Indiana's auto industry has largely recovered from the recession, but jobs require a different skill set than they did several years ago.

The 2013 Indiana Manufacturing Industry Survey released Wednesday shows potential storm clouds on the horizon for the state’s sector, despite many researchers predicting a manufacturing renaissance.

Indiana University professor Steven Jones says growth in Indiana’s manufacturing industry is led by a surge in smart manufacturing, which combines things such as new technologies with reductions in energy needs.

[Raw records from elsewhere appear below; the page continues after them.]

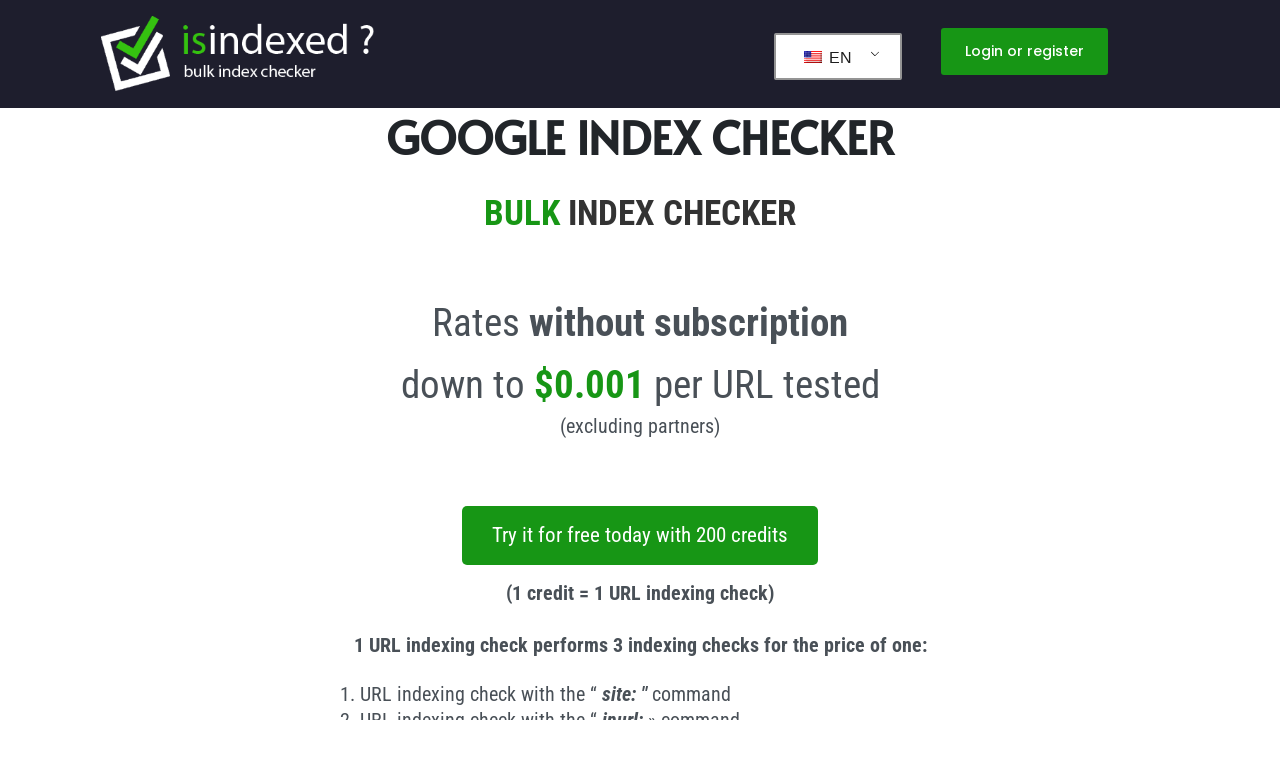

--- FILE ---
content_type: text/css
request_url: https://www.isindexed.com/wp-content/et-cache/686/et-core-unified-686.min.css?ver=1751894842
body_size: 202
content:
.nav li ul{position:absolute;padding:20px 0;z-index:9999;width:240px;background:#1e1e2d;visibility:hidden;opacity:0;box-shadow:0 2px 5px rgb(0 0 0 / 10%);-moz-box-shadow:0 2px 5px rgba(0,0,0,.1);-webkit-box-shadow:0 2px 5px rgb(0 0 0 / 10%);-webkit-transform:translateZ(0);text-align:left}.et-db #et-boc .et-l .et_pb_menu_0_tb_header.et_pb_menu .nav li ul{background-color:#1e1e2d!important}.nav li ul{position:absolute;padding:20px 0;z-index:9999;width:240px;background:#fff;visibility:hidden;opacity:0;border-top:3px solid #1e1e2d;box-shadow:0 2px 5px rgb(0 0 0 / 10%);-moz-box-shadow:0 2px 5px rgba(0,0,0,.1);-webkit-box-shadow:0 2px 5px rgb(0 0 0 / 10%);-webkit-transform:translateZ(0);text-align:left}.trp-language-switcher .trp-ls-shortcode-language{}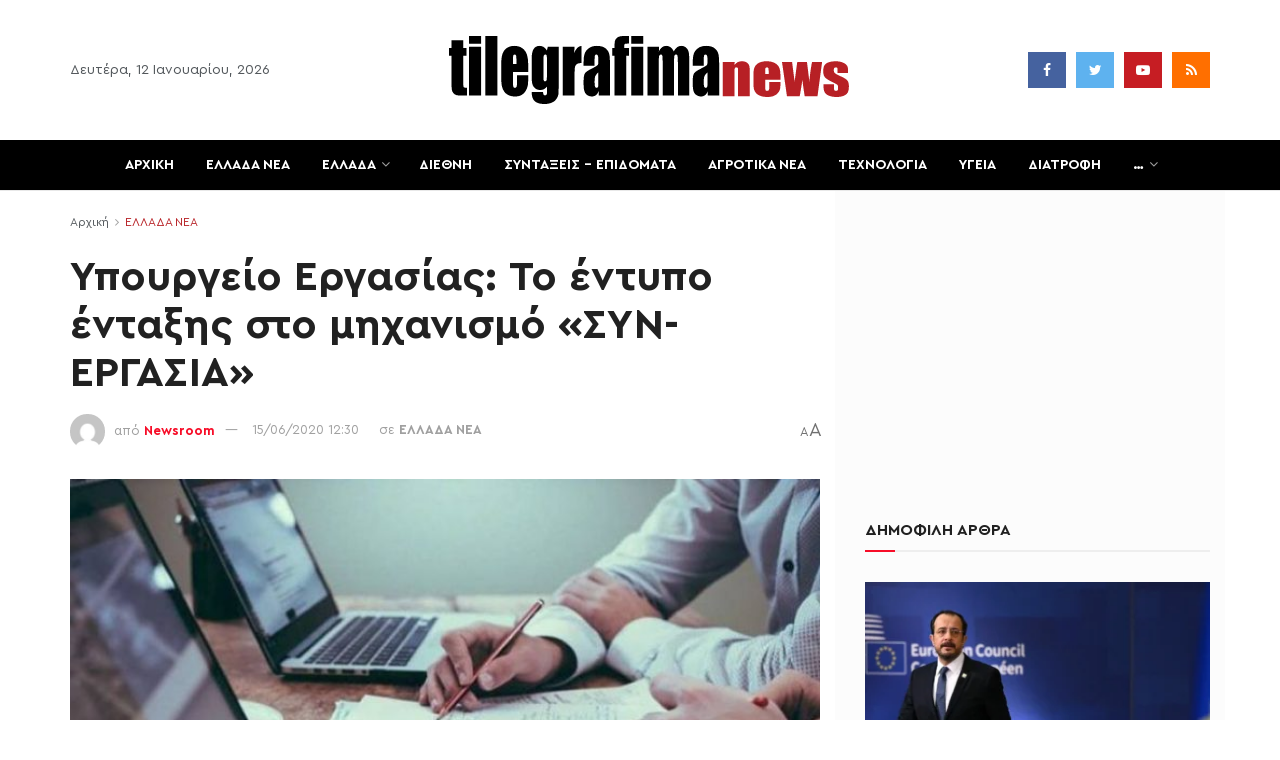

--- FILE ---
content_type: text/html; charset=utf-8
request_url: https://www.google.com/recaptcha/api2/aframe
body_size: 269
content:
<!DOCTYPE HTML><html><head><meta http-equiv="content-type" content="text/html; charset=UTF-8"></head><body><script nonce="NrOwWOqjziJPNxFDDH9XVw">/** Anti-fraud and anti-abuse applications only. See google.com/recaptcha */ try{var clients={'sodar':'https://pagead2.googlesyndication.com/pagead/sodar?'};window.addEventListener("message",function(a){try{if(a.source===window.parent){var b=JSON.parse(a.data);var c=clients[b['id']];if(c){var d=document.createElement('img');d.src=c+b['params']+'&rc='+(localStorage.getItem("rc::a")?sessionStorage.getItem("rc::b"):"");window.document.body.appendChild(d);sessionStorage.setItem("rc::e",parseInt(sessionStorage.getItem("rc::e")||0)+1);localStorage.setItem("rc::h",'1769397869190');}}}catch(b){}});window.parent.postMessage("_grecaptcha_ready", "*");}catch(b){}</script></body></html>

--- FILE ---
content_type: application/javascript; charset=utf-8
request_url: https://fundingchoicesmessages.google.com/f/AGSKWxV-c7QYqlKMFQHlze4xL0E0uo4IaFo71FfC18AG4ywiQDcMn2cIChGwsGsPQFay4ITEiL2m14S9ODUMvGhBxqv7QXZaZ0lJll5Yz49TQXa_96ZzL9gWAFBq0hUeerdeLgvf4b3yq4AkZex3_QU8Awhe3f-1EE-UFuFQa5Vnhm2XHheDL0UPEq_ltBsU/_/adrotate-/smalladblockbg-/doubleclickads?/4-6-8x60./repeat_adv.
body_size: -1289
content:
window['7ef2fe89-fae9-44c5-a58d-541afd6e6f5e'] = true;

He says it gives local manufacturers an advantage over companies overseas.

“The reduction in the need for labor ironically ends up meaning that our high labor costs don’t work to our disadvantage so much as they did before which means that there’s a lot of opportunity for new employment in smart manufacturing if the skilled workers are there,” he says.

Jones says companies believe there is a significant shortage of skilled workers and predict an even greater shortage in the next few years.

The data also reveals that Indiana manufacturers believe state and local government policy does not provide them an advantage.

IU professor Mark Frohlich says he is surprised by that, especially since previous surveys showed the opposite.

“Some of those initiatives were taken over the last two or three years, if you think about the changes in inventory taxes and property taxes and perhaps now manufacturers are thinking, ‘That was great but what can you do for us now?’” he says.

Frohlich says frustration with government at the national level may be reflected in the perceived dissatisfaction with state and local government.